— Provided material —

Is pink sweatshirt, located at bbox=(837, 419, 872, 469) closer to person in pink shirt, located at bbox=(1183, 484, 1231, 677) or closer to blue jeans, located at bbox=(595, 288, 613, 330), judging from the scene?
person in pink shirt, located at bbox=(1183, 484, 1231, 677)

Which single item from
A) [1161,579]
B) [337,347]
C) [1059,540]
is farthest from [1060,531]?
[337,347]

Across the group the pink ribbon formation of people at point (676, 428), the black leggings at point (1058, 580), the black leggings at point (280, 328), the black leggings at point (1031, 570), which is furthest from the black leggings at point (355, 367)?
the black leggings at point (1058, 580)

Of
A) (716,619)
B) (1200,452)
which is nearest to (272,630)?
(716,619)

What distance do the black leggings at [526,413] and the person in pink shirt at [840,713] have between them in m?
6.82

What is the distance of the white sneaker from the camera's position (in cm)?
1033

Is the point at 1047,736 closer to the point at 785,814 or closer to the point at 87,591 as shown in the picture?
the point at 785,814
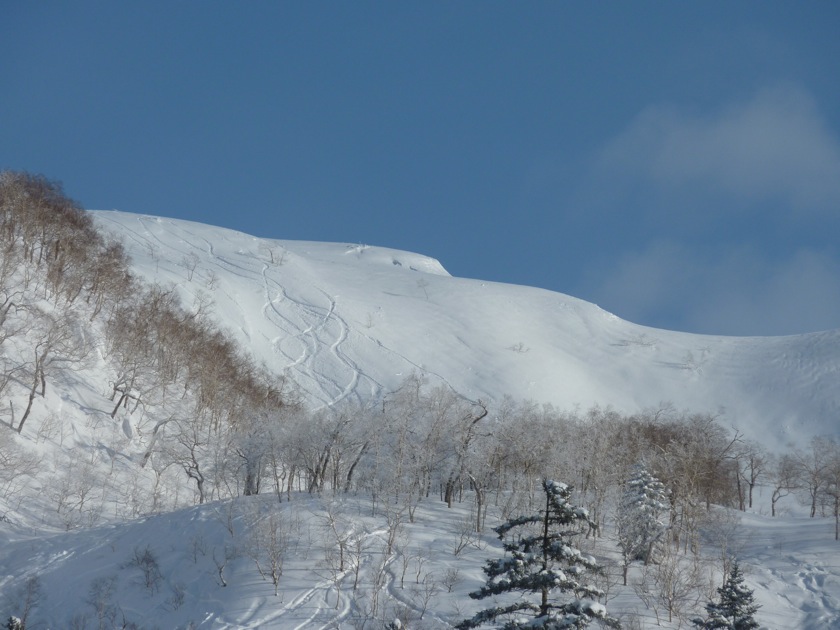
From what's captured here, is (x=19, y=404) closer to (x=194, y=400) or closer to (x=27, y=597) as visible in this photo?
(x=194, y=400)

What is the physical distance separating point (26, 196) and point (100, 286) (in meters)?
12.3

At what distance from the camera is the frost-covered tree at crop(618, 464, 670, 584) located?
41.4 meters

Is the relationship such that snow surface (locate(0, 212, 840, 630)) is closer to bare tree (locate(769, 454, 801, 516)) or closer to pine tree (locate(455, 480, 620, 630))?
bare tree (locate(769, 454, 801, 516))

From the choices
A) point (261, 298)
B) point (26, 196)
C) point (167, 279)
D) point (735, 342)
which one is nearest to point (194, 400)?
point (26, 196)

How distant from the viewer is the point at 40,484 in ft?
151

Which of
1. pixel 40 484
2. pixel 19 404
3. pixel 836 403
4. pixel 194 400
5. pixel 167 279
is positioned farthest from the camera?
pixel 836 403

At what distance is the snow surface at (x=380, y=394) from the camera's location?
33281 millimetres

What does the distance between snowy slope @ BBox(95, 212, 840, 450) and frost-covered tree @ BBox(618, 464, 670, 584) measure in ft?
147

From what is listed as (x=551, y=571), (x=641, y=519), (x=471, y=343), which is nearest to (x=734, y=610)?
(x=551, y=571)

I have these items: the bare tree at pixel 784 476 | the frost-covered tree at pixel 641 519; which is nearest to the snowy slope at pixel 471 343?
the bare tree at pixel 784 476

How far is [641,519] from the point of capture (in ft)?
137

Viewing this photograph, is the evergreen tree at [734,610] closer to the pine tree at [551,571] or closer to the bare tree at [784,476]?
the pine tree at [551,571]

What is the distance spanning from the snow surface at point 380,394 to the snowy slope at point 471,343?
16.3 inches

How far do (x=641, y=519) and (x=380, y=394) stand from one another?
47062mm
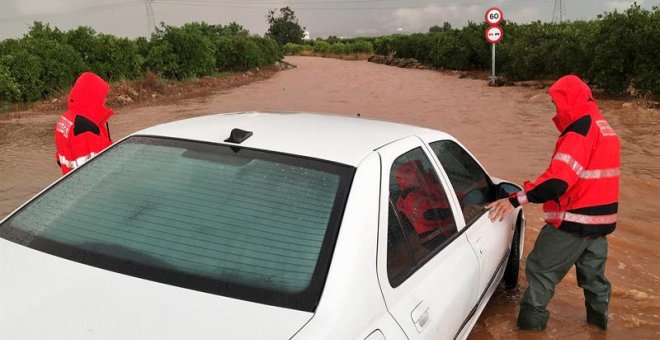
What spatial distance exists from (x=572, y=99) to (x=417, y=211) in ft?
→ 4.63

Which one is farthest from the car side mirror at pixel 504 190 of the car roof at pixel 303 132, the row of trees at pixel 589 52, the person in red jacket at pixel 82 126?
the row of trees at pixel 589 52

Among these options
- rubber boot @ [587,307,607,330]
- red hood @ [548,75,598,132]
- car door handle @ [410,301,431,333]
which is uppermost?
red hood @ [548,75,598,132]

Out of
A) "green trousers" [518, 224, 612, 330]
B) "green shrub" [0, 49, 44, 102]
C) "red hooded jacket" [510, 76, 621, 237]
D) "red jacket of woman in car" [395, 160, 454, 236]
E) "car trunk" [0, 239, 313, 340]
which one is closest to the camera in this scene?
"car trunk" [0, 239, 313, 340]

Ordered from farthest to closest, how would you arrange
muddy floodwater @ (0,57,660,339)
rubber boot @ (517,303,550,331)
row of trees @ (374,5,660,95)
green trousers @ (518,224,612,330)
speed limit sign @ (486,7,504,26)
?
speed limit sign @ (486,7,504,26) → row of trees @ (374,5,660,95) → muddy floodwater @ (0,57,660,339) → rubber boot @ (517,303,550,331) → green trousers @ (518,224,612,330)

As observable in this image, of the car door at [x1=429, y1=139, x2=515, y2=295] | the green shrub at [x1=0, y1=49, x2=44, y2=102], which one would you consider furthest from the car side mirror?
the green shrub at [x1=0, y1=49, x2=44, y2=102]

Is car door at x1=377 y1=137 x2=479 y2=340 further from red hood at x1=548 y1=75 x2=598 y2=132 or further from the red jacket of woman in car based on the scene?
red hood at x1=548 y1=75 x2=598 y2=132

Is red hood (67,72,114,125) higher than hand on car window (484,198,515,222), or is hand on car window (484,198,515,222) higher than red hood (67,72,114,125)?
red hood (67,72,114,125)

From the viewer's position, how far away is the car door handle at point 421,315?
6.55 ft

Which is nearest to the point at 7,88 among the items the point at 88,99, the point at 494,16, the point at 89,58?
the point at 89,58

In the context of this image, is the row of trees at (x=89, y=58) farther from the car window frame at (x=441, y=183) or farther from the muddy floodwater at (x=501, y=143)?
the car window frame at (x=441, y=183)

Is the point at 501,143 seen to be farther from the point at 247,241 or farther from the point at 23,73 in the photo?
the point at 23,73

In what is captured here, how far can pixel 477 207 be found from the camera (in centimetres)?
314

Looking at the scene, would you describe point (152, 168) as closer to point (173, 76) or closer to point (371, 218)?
point (371, 218)

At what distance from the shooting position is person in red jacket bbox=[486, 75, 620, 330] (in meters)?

— What the task asks —
Return exactly the lines from the line bearing "Is red hood" to the end of the records, inclusive of both; include no other lines.

— Solution for this problem —
Is red hood (67,72,114,125) higher than hand on car window (484,198,515,222), or is hand on car window (484,198,515,222) higher than red hood (67,72,114,125)?
red hood (67,72,114,125)

From the viewer's position, how far away is the car door handle at point 421,315?
6.55 ft

Which is nearest to the point at 7,88 among the items the point at 88,99, the point at 494,16, the point at 89,58?
the point at 89,58

In the context of this image, is the row of trees at (x=89, y=58) farther from the car window frame at (x=441, y=183) or farther from the muddy floodwater at (x=501, y=143)?
the car window frame at (x=441, y=183)

Is the point at 501,143 seen to be farther from the point at 247,241 or farther from the point at 23,73 in the photo?
the point at 23,73

In what is captured here, how far can pixel 477 207 be found from the camera (in centimetres)?
314

Looking at the scene, would you describe point (152, 168) as closer to point (173, 76) or closer to point (371, 218)?
point (371, 218)

At what distance from the shooting position is person in red jacket bbox=[486, 75, 620, 330] (in meters)?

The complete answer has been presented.